**Explore the material:**
(1) Answer these questions using the blog excerpt:
(a) What date appears above the post about Spanx swimwear?
(b) What is the title of the post dated Monday, February 1, 2010?
(c) What does the writer say this year's resolutions are based on?
(2) Copy a passage from the blog excerpt word for word, beginning at the words "Somehow, I don't" and stopping after the words "go from there.".
(3) Carry on the blog excerpt about New Year's resolutions, starting right after its final sentence.

**Excerpt to read:**
I'm putting this out there because I know how many parents feel the exact same way. Please post your suggestions, ideas, tricks in the comments so that everyone can benefit from them. We can all try and see what works for us.

I know my kids will be grateful. And so will I.

Monday, February 8, 2010

Did you know Spanx made Swimwear????!!!

And you didn't tell me?!?!?

Somehow, I don't really think this model is actually getting any benefit from the Spanx part of this Swimsuit. 

Don't think she needs it. 

Just sayin'.

Thursday, February 4, 2010

Monday, February 1, 2010

The Procrastinator's New Year's Resolutions

The New Year has come and gone. We are already February. Well people, it is now time for me to make some New Year's resolutions. I don't usually like to make resolutions. They are just another thing for me to add to my list, worry about, not achieve and then remove from my list with that twinge of failure. This year, I'm basing my resolutions on the things that I've already started that are making me feel pretty incredible. We'll go from there.

Dataset excerpts:
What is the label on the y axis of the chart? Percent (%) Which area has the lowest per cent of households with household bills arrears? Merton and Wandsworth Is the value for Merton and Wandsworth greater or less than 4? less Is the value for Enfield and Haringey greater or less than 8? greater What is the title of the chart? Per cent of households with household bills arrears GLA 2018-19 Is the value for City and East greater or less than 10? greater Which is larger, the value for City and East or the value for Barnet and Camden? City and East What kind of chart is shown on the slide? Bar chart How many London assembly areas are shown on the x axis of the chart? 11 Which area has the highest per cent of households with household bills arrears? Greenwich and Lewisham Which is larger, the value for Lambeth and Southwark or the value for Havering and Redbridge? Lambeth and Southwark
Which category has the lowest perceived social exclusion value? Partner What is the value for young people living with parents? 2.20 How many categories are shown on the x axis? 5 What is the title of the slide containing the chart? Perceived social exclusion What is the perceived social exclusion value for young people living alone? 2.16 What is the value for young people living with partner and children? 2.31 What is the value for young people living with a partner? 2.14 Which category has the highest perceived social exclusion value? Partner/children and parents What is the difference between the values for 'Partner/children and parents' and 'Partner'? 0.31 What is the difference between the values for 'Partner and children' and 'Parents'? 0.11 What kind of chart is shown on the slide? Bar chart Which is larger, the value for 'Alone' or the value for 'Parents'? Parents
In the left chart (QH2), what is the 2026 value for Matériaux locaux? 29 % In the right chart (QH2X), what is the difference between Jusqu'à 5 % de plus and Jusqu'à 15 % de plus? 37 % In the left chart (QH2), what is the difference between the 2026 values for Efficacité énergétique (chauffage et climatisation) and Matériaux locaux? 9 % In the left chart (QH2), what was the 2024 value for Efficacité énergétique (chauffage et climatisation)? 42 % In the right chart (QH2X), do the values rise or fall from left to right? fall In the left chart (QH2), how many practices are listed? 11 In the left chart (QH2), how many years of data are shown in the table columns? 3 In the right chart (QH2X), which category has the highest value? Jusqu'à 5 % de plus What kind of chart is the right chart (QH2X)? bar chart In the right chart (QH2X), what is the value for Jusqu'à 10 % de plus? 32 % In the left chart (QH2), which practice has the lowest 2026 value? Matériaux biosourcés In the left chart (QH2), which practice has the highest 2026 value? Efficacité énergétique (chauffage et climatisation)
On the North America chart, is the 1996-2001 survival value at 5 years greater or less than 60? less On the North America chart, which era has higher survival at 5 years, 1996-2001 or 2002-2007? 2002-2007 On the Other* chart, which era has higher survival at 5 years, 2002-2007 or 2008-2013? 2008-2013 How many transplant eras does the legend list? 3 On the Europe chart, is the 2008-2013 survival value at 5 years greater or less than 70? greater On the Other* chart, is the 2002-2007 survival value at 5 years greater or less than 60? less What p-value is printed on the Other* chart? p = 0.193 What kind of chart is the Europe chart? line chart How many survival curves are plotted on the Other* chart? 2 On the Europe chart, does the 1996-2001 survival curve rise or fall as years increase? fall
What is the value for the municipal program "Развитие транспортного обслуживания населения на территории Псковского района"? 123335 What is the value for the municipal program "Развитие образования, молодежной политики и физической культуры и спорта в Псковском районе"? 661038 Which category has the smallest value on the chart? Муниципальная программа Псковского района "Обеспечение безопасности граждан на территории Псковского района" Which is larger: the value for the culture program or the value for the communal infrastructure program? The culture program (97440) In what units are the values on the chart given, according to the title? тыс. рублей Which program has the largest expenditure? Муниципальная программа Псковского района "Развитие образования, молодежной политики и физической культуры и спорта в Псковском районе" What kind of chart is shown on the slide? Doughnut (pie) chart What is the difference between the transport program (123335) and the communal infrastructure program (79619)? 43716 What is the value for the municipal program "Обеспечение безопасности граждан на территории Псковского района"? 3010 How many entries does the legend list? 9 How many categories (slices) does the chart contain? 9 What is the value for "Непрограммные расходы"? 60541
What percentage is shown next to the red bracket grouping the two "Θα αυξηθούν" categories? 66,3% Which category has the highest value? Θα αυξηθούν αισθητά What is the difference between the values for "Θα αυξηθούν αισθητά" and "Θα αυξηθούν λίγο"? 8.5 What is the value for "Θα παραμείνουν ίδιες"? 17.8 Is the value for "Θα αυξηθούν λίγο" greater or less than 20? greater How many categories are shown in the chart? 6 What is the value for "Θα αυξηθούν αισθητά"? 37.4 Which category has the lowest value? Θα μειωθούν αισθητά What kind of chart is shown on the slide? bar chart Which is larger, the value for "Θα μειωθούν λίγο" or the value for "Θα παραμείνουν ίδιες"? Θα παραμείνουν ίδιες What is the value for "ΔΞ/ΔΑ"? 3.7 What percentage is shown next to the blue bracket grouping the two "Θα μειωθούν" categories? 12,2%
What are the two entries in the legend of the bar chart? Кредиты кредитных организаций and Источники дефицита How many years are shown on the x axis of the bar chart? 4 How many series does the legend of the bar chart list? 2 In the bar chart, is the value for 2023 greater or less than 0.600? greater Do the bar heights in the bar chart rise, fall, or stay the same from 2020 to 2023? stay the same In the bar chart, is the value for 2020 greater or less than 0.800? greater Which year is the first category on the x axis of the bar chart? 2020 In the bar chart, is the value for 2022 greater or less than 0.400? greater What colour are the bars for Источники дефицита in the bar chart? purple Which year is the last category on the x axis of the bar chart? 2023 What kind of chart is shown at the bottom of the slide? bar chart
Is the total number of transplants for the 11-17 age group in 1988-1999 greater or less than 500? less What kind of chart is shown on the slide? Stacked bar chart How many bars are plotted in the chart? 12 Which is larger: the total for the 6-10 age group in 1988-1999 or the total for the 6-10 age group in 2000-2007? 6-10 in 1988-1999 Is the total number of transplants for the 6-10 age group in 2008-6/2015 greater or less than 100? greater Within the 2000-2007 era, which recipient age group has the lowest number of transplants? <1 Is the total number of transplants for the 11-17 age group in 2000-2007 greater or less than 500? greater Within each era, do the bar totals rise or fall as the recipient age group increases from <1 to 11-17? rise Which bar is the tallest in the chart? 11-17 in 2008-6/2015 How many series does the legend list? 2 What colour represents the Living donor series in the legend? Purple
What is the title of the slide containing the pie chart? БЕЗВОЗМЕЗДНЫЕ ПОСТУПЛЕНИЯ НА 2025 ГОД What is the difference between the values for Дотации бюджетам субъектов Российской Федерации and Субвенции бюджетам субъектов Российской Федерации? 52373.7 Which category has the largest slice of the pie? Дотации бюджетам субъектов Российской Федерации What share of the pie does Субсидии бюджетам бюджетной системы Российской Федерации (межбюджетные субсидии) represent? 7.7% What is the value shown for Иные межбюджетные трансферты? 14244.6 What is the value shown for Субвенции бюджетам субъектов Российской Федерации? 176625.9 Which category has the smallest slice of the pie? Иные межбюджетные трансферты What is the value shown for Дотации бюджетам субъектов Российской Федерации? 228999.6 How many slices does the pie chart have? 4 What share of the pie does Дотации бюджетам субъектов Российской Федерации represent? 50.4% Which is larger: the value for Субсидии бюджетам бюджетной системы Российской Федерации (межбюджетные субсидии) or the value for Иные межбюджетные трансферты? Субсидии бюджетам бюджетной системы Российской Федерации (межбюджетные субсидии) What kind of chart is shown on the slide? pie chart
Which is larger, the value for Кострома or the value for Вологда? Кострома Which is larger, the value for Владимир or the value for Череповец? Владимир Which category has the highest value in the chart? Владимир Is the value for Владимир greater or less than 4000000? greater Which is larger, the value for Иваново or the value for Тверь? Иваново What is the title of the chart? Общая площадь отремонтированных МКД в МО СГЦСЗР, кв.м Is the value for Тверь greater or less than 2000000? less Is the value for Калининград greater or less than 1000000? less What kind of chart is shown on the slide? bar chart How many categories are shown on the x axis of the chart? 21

**Answer section:**
(1)
(a) Monday, February 8, 2010
(b) The Procrastinator's New Year's Resolutions
(c) The things the writer has already started that are making the writer feel pretty incredible.

(2)
Somehow, I don't really think this model is actually getting any benefit from the Spanx part of this Swimsuit. 

Don't think she needs it. 

Just sayin'.

Thursday, February 4, 2010

Monday, February 1, 2010

The Procrastinator's New Year's Resolutions

The New Year has come and gone. We are already February. Well people, it is now time for me to make some New Year's resolutions. I don't usually like to make resolutions. They are just another thing for me to add to my list, worry about, not achieve and then remove from my list with that twinge of failure. This year, I'm basing my resolutions on the things that I've already started that are making me feel pretty incredible. We'll go from there.

(3)
1) Re-organize my office to make it more efficient. If I can actually reach my printers, there is a much higher chance that I will be able to turn-around a stationery order in a reasonable amount of time. If I can't even find the printer, I may as well go back to bed. I chose to make printer-hiding virtually impossible by moving it out of my general line-of-dumping-crap reach. It is now on the other side of my office. I have cleaned up enough (thanks to some very generous hubby help) that you can actually SEE my floor. I was able to vacuum without fear of sucking up things unknown. This may seem simple to some born-organized people out there, but for me, it is worthy of shedding some tears of joy.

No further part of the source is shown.